To-do list:
1. According to the LED brightness text, how long does the code sleep after setting the LED brightness?
2. From the LED brightness text, quote word for word the part that opens with the words containing "At the end of" and closes with "Let’s run this!".

Text excerpt:

Our LED switches off when the LED GPIO is set to High. Thus the above code effectively sets the LED Brightness to 0%.
But PWM won’t actually start until we do this…
// Start the PWM, which will blink the LED very rapidly (2,000 times a second)
rc = bl_pwm_start(PWM_CHANNEL);
assert(rc == 0);
Now that PWM is started for our LED GPIO, let’s vary the LED Brightness…
We do this 4 times
(Giving the glowing LED more time to mesmerise us)
We step through the Input Values from 0
to 6.283
(or Pi * 2
) at intervals of 0.05
(Because the TensorFlow Lite Model has been trained on Input Values 0
to Pi * 2
… One cycle of the Sine Wave)
// Repeat 4 times...
for (int i = 0; i < 4; i++) {
// With input values from 0 to 2 * Pi (stepping by 0.05)...
for (float input = 0; input < kXrange; input += 0.05) { // kXrange is 2 * Pi: 6.283
Inside the loops, we run the TensorFlow Lite inference with the Input Value (0
to 6.283
)…
// Infer the output value with the TensorFlow Model (Sine Wave)
float output = run_inference(input);
(We’ve seen run_inference
in the previous chapter)
The TensorFlow Lite Model (Sine Function) produces an Output Value that ranges from -1
to 1
.
Negative values are not meaningful for setting the LED Brightness, hence we multiply the Output Value by itself…
// Output value has range -1 to 1.
// We square the output value to produce range 0 to 1.
float output_squared = output * output;
(Why compute Output Squared instead of Output Absolute? Because Sine Squared produces a smooth curve, whereas Sine Absolute creates a sharp beak)
Next we set the Duty Cycle to the Output Value Squared, scaled to 100%…
// Set the brightness (Duty Cycle) of the PWM LED to the
// output value squared, scaled to 100%
rc = bl_pwm_set_duty(
PWM_CHANNEL, // PWM Channel (1)
(1 - output_squared) * 100 // Duty Cycle (0% to 100%)
);
assert(rc == 0);
We flip the LED Brightness (1 - Output Squared) because…
Duty Cycle = 0% means 100% brightness
Duty Cycle = 100% means 0% brightness
After setting the LED Brightness, we sleep for 100 milliseconds…
// Sleep 100 milliseconds
time_delay( // Sleep by number of ticks (from NimBLE Porting Layer)
time_ms_to_ticks32(100) // Convert 100 milliseconds to ticks (from NimBLE Porting Layer)
);
}
}
(More about NimBLE Porting Layer)
And we repeat both loops.
At the end of the command, we turn off the PWM for LED GPIO…
// Stop the PWM, which will stop blinking the LED
rc = bl_pwm_stop(PWM_CHANNEL);
assert(rc == 0);
}
Let’s run this!
Start the BL602 Firmware for TensorFlow Lite sdk_app_tflite
(As described earlier)

Material provided:
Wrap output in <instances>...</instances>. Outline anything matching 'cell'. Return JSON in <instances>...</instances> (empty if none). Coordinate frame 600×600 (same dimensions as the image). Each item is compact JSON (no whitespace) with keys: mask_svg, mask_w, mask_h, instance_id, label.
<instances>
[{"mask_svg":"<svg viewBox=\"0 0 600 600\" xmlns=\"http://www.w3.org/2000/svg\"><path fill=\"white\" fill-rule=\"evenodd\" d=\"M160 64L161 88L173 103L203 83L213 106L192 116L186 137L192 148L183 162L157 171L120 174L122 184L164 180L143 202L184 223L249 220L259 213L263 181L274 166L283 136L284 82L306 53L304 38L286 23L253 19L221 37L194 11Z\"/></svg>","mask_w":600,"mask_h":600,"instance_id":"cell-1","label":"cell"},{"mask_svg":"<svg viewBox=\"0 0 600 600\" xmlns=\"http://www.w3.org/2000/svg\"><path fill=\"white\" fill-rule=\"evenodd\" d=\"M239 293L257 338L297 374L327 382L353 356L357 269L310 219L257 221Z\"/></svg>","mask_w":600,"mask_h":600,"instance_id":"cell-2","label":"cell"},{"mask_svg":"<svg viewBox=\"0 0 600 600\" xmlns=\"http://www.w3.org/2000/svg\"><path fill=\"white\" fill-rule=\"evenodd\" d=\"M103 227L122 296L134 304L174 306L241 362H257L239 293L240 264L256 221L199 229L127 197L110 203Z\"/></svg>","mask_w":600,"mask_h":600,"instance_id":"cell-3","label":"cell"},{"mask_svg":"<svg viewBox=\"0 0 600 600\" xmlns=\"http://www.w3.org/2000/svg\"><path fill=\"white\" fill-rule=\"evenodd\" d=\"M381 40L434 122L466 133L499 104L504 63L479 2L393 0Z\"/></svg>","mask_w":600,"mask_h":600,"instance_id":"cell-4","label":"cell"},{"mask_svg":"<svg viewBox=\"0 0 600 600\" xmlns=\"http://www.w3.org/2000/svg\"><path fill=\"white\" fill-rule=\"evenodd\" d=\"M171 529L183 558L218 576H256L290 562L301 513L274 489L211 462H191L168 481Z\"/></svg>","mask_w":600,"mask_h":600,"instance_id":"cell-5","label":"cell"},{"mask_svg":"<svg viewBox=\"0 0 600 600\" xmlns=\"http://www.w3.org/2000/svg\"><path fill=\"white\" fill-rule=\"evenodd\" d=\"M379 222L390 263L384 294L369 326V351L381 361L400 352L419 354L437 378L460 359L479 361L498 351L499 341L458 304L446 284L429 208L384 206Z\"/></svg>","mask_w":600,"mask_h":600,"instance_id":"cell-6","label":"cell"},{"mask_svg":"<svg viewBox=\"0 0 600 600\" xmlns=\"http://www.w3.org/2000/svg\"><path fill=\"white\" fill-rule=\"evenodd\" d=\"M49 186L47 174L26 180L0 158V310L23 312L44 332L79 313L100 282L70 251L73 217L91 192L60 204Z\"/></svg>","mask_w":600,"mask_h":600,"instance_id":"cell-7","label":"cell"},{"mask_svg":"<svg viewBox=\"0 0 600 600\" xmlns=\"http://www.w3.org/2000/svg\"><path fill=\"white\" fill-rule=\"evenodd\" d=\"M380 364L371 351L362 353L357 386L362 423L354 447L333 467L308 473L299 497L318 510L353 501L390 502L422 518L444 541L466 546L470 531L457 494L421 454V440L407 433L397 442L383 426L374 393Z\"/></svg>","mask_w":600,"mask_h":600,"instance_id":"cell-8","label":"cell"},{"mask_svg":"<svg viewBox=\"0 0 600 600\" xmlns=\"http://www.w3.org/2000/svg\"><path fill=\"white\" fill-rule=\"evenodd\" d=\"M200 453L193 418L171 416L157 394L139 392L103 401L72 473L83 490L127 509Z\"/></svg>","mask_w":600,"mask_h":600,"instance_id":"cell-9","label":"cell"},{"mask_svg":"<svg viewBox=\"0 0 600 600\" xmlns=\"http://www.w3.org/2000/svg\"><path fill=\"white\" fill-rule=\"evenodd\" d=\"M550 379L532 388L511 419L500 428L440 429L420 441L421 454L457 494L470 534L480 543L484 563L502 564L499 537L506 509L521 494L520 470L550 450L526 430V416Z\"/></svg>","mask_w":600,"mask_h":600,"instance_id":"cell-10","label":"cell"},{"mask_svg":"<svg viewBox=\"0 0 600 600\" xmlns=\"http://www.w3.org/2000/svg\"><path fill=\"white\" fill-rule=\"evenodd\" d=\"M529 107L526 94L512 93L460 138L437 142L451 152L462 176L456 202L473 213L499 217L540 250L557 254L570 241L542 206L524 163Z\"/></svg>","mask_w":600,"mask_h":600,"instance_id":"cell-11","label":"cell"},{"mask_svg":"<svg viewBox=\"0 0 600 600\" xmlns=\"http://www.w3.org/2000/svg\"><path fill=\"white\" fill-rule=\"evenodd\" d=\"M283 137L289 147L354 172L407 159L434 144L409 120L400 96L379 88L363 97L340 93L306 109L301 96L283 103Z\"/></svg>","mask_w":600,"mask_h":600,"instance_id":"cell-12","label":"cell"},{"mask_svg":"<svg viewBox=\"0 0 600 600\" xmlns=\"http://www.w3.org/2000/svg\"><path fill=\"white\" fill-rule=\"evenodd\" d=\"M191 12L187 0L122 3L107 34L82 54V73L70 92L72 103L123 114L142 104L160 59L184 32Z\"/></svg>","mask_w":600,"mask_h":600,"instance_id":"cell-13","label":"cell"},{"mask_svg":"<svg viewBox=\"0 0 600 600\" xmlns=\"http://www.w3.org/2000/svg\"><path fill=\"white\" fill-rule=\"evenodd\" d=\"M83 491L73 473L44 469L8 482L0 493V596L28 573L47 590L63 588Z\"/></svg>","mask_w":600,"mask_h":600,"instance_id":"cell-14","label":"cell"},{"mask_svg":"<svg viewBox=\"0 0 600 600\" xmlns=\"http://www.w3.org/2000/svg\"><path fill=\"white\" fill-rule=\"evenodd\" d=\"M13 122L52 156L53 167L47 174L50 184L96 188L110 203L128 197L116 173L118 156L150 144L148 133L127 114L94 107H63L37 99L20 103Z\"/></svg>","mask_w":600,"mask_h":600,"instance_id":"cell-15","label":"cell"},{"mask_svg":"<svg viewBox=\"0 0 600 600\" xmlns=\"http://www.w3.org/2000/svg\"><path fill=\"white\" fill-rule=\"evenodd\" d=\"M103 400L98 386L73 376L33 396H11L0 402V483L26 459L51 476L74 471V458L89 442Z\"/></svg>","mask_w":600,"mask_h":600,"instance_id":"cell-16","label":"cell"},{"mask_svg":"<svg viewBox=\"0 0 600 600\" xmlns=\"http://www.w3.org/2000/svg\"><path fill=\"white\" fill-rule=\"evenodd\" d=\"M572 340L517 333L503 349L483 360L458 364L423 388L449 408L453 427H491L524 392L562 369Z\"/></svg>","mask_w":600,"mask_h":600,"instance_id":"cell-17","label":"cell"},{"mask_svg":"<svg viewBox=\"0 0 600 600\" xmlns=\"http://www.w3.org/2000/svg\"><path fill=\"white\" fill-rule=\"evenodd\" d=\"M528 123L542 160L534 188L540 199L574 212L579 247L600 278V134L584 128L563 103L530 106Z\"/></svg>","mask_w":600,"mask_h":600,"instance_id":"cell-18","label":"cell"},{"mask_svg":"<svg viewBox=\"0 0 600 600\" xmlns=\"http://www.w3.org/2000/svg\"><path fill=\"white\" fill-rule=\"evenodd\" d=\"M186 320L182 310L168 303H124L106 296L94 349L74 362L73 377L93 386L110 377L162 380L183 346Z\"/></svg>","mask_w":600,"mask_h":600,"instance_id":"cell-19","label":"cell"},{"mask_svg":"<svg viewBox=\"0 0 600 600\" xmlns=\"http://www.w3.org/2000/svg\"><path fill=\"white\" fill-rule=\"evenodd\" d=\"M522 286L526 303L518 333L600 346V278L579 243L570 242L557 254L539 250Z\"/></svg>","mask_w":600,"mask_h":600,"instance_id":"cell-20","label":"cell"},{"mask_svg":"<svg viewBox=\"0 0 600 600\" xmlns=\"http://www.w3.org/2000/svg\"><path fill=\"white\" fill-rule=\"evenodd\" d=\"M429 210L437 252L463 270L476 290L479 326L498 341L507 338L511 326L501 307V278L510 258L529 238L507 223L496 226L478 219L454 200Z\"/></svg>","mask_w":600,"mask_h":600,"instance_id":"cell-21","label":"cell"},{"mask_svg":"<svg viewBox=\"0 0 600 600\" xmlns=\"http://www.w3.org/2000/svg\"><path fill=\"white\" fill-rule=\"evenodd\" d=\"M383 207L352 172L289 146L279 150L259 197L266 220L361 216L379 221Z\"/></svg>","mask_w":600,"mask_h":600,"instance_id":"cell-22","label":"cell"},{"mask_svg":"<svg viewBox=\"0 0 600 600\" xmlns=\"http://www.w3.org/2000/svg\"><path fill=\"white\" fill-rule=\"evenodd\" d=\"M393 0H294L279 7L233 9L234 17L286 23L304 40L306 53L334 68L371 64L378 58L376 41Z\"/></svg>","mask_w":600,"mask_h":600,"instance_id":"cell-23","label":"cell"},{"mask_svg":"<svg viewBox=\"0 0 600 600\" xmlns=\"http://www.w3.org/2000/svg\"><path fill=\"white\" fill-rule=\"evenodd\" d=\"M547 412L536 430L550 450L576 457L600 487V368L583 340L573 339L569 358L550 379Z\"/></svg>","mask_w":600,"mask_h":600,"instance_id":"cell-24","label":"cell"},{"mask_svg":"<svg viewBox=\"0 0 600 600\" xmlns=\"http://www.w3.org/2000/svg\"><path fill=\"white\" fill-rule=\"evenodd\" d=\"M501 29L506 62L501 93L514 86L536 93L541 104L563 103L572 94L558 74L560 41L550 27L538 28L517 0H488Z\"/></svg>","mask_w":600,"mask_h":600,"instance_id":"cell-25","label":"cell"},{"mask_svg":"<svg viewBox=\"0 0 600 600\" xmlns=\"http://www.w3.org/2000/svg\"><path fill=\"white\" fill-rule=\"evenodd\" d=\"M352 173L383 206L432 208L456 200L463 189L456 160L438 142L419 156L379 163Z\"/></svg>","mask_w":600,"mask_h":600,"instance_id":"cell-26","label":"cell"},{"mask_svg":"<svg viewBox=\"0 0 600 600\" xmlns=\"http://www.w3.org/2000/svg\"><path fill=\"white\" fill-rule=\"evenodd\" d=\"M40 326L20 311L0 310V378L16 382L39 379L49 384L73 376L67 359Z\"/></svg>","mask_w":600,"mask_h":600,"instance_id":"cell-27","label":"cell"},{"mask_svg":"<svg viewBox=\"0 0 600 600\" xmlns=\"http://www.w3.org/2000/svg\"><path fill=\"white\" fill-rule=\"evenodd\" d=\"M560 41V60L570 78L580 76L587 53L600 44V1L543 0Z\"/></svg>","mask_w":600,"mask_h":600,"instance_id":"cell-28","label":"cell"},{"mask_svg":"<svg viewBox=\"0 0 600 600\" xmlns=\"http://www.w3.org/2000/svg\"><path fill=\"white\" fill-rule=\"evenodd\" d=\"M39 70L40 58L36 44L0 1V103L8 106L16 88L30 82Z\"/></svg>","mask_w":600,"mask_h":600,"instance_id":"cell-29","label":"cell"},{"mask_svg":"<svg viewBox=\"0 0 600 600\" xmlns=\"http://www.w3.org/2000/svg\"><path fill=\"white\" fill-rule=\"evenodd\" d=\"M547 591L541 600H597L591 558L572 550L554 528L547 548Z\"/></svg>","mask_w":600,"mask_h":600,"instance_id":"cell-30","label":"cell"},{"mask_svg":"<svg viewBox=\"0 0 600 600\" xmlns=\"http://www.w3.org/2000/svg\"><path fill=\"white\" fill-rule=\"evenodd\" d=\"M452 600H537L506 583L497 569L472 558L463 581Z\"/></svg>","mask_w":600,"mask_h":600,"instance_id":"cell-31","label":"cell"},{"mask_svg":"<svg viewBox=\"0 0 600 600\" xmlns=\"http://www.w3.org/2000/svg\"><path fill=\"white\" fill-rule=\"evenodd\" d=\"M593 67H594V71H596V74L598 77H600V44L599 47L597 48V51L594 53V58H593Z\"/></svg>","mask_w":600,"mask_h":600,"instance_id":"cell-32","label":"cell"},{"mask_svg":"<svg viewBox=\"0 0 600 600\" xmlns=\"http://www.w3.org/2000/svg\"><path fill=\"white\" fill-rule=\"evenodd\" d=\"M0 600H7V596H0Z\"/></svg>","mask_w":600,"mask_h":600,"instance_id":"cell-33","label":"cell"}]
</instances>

Correct answers:
1. 100 milliseconds.

2.
At the end of the command, we turn off the PWM for LED GPIO…
// Stop the PWM, which will stop blinking the LED
rc = bl_pwm_stop(PWM_CHANNEL);
assert(rc == 0);
}
Let’s run this!